Lunedì 20 Maggio 2024
Attilio Manca urologo

Il terzo episodio del podcast sull'urologo assassinato

di Luca Grossi

Non passava giorno che Attilio Manca non sentisse telefonicamente i suoi genitori.
Saranno proprio loro a sentire per l’ultima volta la sua voce: nella mattinata dell'11 febbraio 2004, Attilio chiese loro di controllare una motocicletta che si trovava a Tonnarella, vicino a Barcellona Pozzo di Gotto.
Di questa telefonata si perderà ogni traccia.
I genitori di Attilio ne riferirono l’esistenza: la procura di Viterbo avrebbe potuto eseguire degli accertamenti con Telecom Italia, ma questo non venne fatto. Si legge tra le carte della commissione antimafia che la compagnia telefonica aveva risposto che "il tabulato potrebbe non documentare chiamate per problemi tecnici non prevedibili né rilevabili.
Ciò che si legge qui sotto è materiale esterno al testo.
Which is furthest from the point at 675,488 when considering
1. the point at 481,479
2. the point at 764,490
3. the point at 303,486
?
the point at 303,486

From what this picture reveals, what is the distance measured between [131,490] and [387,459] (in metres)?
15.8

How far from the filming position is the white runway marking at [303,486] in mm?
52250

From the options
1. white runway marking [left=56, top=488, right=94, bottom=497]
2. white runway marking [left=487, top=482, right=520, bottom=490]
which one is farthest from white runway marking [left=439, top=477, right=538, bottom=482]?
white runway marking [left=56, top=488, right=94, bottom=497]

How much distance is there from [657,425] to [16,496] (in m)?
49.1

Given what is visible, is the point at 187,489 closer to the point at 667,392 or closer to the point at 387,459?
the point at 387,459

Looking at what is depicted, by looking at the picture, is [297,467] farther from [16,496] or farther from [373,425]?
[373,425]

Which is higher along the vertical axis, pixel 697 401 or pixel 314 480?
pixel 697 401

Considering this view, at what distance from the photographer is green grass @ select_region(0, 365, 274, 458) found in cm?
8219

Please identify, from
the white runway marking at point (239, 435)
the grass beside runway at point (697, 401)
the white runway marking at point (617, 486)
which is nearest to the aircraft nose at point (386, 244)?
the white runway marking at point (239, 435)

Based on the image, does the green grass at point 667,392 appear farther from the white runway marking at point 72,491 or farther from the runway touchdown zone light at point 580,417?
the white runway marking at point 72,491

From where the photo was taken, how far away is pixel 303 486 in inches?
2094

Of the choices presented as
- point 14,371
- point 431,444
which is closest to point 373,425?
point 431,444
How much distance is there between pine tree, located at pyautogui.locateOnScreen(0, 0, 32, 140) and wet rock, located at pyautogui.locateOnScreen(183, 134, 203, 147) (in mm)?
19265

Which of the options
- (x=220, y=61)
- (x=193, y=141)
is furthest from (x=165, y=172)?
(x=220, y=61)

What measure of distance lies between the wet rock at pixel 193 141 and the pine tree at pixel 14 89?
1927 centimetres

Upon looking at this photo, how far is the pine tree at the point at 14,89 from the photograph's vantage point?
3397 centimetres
Telecom Italia, su richiesta delle singole Autorità, è a disposizione per effettuare apposite ulteriori elaborazioni ed estrazioni di dati che possano eventualmente integrare quanto contenuto nel presente tabulato". Integrazioni che, "a quanto è dato sapere, non sono mai state richieste dall'autorità giudiziaria viterbese", ha scritto la commissione.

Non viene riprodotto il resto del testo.